• _Exercise details_: Gather every line in the entries below that contains the word "Here".

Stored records
▬▬▬▬▬▬

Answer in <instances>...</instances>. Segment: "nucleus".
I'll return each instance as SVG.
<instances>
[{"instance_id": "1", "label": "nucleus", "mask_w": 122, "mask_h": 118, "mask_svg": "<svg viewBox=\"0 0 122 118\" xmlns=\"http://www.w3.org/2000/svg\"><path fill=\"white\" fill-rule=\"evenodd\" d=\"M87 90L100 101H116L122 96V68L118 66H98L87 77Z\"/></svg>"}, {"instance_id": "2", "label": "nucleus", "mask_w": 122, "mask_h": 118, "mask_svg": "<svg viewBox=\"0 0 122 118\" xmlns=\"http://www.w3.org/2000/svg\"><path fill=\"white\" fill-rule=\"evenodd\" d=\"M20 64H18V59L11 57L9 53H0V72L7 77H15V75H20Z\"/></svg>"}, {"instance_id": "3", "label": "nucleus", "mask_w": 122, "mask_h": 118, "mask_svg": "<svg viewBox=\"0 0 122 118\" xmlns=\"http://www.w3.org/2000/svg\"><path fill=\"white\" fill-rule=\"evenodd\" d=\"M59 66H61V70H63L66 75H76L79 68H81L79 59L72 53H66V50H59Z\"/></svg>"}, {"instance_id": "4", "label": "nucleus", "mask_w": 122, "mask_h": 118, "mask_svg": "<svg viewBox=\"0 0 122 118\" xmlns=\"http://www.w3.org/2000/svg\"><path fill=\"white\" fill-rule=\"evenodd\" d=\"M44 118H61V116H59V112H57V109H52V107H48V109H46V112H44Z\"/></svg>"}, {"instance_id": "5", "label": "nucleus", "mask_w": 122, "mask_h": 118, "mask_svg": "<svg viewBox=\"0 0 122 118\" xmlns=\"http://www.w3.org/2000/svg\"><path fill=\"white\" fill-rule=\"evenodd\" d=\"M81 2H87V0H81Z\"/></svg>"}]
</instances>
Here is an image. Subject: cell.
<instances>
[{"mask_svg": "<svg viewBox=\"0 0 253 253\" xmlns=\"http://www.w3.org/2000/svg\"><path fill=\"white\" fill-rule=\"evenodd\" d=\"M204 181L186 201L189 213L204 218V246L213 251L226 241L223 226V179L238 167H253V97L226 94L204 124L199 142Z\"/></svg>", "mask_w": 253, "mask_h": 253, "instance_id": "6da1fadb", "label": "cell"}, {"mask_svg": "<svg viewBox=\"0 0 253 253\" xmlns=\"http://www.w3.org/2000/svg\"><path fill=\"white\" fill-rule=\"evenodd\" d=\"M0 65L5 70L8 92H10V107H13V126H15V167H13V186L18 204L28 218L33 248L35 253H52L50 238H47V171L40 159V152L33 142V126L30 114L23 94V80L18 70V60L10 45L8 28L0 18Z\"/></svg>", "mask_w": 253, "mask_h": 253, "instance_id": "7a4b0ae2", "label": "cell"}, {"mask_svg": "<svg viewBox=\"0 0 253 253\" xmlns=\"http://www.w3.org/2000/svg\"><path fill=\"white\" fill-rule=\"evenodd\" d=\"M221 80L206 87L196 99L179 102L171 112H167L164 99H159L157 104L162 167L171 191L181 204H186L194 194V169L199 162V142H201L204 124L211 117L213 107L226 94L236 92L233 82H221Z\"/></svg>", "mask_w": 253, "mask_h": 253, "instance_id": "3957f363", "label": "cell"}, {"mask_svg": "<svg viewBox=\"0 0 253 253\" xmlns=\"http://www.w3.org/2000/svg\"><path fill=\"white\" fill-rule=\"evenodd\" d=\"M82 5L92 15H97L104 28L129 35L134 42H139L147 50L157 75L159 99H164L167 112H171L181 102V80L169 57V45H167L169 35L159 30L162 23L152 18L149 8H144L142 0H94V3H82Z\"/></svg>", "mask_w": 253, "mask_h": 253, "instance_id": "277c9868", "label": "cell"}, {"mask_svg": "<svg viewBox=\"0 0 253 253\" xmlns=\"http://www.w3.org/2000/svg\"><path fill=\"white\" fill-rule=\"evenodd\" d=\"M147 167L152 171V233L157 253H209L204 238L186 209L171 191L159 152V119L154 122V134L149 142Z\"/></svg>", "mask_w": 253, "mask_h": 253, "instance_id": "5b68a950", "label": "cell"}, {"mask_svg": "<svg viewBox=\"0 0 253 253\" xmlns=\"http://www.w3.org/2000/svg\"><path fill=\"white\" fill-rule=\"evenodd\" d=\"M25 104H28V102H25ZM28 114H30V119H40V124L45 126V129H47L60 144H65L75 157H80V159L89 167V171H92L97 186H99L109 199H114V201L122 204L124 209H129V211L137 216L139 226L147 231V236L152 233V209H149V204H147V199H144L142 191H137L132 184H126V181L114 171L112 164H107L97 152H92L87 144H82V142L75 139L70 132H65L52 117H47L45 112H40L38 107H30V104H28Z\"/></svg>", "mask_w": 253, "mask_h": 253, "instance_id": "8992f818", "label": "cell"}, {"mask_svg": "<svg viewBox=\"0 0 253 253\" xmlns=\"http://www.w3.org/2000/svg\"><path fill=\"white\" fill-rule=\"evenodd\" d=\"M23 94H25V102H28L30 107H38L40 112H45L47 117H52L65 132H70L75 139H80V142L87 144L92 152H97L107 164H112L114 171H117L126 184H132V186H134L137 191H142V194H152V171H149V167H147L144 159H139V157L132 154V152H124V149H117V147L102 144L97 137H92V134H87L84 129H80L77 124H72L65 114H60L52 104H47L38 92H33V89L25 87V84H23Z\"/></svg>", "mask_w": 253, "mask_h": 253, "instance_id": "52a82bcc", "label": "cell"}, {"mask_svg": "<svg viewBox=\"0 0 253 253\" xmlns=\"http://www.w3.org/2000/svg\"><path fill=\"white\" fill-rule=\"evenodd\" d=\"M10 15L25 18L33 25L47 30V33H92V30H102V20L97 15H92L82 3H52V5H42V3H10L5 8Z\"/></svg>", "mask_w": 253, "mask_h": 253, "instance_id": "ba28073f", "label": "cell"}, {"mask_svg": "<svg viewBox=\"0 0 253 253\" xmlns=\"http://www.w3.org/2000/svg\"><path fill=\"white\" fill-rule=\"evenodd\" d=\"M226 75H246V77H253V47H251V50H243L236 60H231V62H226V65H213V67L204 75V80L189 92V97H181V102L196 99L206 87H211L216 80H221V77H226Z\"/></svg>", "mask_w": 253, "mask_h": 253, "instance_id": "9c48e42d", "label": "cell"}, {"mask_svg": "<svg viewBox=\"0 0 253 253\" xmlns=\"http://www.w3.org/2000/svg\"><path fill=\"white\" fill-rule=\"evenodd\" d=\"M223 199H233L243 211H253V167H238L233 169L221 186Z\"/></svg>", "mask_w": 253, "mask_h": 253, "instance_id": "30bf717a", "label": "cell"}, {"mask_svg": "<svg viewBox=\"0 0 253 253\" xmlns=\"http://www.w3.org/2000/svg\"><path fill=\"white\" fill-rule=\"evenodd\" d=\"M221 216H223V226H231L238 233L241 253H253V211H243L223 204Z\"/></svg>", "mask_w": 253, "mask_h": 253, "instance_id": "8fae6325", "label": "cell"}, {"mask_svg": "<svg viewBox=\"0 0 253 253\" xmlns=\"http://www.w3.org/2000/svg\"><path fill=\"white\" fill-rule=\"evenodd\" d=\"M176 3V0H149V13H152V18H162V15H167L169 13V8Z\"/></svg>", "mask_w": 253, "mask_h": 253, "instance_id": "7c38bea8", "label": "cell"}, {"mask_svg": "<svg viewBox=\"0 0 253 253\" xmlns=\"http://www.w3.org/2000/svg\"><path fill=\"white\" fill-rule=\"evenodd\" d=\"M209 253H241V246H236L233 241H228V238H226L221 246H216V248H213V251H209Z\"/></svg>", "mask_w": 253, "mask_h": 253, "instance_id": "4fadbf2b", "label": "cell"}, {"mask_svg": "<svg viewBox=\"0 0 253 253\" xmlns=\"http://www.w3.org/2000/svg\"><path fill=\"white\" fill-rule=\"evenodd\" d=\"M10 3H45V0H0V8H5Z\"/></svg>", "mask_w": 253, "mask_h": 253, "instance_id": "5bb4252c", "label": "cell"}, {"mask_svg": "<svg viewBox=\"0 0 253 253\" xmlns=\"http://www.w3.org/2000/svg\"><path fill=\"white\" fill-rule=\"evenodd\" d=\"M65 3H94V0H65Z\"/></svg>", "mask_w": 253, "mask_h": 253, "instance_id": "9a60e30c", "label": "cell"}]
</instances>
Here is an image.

▬▬▬▬▬▬

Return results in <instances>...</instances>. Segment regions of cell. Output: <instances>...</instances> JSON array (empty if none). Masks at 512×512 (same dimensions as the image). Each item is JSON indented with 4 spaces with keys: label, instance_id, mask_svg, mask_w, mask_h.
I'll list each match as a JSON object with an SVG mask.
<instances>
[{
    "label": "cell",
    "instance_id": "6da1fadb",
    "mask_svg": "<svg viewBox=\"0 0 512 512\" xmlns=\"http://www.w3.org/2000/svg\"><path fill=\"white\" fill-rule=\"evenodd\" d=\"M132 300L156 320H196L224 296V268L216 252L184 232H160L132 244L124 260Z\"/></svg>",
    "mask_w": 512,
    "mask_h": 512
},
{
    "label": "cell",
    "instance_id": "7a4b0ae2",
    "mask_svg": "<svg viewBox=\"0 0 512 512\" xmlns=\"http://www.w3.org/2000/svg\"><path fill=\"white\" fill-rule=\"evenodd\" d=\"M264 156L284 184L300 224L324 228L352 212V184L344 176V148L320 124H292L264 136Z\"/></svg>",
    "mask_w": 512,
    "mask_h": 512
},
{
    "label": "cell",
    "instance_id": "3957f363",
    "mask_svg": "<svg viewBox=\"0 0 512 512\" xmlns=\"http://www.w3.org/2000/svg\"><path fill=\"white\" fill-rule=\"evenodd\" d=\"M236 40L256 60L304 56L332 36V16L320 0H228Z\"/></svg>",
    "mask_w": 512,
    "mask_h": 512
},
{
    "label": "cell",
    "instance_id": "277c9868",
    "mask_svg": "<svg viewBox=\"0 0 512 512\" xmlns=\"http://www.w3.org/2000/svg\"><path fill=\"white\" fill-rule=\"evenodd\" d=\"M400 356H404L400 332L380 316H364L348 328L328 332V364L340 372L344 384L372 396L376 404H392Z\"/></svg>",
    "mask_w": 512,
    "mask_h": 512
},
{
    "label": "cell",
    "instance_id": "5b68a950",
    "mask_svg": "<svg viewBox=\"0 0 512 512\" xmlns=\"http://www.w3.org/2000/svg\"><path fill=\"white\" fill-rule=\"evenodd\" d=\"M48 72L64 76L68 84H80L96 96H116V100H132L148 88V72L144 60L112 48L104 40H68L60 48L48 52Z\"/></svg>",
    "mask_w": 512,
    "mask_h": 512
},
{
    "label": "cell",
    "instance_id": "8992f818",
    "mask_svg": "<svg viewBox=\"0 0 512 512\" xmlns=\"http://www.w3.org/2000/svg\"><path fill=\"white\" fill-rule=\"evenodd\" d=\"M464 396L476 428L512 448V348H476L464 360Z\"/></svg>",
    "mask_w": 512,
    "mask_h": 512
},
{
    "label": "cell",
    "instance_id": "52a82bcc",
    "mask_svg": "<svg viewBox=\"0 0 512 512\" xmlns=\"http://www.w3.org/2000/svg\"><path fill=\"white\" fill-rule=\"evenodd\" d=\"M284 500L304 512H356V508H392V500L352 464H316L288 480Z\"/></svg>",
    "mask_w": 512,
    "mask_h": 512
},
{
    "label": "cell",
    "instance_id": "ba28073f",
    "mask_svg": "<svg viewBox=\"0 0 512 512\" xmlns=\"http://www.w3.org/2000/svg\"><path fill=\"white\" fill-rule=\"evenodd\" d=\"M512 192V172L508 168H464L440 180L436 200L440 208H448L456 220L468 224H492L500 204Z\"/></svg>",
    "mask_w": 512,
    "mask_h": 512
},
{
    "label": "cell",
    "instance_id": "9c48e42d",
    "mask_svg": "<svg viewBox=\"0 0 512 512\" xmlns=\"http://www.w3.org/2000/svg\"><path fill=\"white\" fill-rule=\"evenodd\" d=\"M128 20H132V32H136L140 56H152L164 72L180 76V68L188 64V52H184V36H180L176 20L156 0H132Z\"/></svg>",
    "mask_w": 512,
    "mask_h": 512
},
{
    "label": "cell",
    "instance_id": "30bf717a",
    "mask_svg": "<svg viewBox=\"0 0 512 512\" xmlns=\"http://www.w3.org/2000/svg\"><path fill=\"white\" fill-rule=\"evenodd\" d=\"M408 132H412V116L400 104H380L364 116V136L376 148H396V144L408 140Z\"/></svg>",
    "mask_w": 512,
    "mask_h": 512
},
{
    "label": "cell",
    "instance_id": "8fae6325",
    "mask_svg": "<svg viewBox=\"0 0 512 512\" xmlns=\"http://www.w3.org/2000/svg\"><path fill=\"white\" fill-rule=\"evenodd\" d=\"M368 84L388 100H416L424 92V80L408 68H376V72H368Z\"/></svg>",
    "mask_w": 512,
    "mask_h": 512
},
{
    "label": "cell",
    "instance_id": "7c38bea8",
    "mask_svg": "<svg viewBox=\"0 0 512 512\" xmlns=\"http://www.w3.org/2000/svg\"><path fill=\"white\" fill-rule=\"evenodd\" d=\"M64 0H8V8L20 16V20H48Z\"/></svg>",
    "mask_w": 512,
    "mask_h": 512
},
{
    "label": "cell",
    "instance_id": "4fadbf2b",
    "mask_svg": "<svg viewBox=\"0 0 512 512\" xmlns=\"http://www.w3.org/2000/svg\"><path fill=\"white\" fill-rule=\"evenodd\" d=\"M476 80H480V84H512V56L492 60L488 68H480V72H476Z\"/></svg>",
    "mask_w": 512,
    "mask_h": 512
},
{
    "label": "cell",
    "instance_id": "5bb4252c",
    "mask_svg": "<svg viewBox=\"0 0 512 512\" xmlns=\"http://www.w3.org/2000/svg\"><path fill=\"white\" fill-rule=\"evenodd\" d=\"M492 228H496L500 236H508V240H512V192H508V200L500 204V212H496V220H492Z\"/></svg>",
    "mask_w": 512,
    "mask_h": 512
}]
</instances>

▬▬▬▬▬▬

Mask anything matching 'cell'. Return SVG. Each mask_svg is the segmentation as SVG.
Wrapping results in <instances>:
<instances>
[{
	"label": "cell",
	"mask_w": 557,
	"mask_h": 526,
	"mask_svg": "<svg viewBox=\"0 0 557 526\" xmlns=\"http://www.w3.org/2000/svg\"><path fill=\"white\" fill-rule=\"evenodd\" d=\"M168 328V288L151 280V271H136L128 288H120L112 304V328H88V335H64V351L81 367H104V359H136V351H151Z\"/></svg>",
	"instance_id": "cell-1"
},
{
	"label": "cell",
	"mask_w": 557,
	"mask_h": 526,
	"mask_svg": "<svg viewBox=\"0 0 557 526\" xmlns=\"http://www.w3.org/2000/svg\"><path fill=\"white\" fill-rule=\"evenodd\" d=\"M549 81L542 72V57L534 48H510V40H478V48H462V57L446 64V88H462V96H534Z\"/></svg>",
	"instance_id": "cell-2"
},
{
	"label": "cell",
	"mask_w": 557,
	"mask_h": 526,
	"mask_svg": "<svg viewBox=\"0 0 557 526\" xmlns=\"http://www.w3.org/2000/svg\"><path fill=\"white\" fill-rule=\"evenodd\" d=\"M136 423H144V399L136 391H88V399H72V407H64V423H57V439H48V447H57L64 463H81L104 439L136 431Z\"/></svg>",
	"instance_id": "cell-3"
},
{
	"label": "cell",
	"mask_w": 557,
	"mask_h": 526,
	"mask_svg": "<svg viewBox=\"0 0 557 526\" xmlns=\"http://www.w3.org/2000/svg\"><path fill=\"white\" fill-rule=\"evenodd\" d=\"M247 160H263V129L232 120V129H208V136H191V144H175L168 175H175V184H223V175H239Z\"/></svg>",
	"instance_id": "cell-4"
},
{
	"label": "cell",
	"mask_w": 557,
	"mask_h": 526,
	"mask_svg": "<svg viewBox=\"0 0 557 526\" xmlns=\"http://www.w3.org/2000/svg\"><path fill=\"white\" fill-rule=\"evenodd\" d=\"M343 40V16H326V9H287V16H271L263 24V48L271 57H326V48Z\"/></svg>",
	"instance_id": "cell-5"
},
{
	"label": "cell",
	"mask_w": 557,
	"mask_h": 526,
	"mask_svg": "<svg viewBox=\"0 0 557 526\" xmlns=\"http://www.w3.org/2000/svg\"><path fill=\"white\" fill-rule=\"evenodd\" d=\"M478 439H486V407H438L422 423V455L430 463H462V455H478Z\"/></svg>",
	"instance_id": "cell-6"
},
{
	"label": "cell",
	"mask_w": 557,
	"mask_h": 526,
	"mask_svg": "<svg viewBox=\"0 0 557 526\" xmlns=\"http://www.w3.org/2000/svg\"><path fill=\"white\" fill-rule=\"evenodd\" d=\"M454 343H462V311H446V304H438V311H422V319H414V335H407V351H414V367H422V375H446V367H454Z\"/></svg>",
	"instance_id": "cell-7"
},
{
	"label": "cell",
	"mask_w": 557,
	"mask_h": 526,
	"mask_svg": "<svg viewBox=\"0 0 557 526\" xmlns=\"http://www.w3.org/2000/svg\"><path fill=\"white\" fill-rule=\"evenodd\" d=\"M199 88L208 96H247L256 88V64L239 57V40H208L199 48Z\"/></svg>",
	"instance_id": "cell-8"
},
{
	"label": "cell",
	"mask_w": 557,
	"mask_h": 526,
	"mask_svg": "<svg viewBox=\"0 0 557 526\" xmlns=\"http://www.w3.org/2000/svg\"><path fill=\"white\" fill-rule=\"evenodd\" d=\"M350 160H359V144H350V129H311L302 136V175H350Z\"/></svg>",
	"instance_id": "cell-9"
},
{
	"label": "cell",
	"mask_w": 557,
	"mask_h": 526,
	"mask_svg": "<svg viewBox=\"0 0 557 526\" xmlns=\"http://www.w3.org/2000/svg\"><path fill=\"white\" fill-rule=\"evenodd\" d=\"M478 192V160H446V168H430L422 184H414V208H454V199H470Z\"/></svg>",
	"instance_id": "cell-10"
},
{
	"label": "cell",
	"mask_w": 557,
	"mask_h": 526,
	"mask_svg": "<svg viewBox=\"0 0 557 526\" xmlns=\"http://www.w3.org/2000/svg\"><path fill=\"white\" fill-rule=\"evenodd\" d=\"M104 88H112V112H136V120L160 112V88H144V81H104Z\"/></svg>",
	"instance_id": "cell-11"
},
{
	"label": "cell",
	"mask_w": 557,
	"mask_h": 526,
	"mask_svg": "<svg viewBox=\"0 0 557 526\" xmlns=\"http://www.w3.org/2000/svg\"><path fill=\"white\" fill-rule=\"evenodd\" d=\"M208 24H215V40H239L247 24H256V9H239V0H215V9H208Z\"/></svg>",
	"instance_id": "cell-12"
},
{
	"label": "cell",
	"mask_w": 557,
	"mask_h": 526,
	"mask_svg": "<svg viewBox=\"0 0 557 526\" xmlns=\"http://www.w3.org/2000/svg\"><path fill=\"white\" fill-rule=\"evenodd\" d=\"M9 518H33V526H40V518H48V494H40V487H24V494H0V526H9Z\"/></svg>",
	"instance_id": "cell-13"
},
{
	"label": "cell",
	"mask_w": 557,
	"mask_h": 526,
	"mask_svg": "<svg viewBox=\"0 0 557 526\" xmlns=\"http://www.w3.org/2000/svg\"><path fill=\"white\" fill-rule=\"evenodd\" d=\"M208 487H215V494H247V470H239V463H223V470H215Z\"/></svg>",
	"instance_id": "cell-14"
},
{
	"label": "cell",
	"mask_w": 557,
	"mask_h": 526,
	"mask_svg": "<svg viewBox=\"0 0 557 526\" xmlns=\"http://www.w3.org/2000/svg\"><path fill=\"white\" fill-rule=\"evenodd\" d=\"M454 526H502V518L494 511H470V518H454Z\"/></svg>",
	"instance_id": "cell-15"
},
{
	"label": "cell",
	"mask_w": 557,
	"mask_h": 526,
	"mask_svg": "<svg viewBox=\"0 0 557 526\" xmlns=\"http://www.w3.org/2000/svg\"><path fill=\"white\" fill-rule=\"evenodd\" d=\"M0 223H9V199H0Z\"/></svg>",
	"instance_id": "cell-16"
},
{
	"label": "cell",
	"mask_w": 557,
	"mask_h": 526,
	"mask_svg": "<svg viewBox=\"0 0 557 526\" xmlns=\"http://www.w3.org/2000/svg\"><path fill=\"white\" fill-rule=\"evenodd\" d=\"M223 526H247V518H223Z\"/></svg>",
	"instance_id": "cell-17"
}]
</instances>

▬▬▬▬▬▬

• _Exercise solution_:
Here is an image. Subject: cell.
Here is an image.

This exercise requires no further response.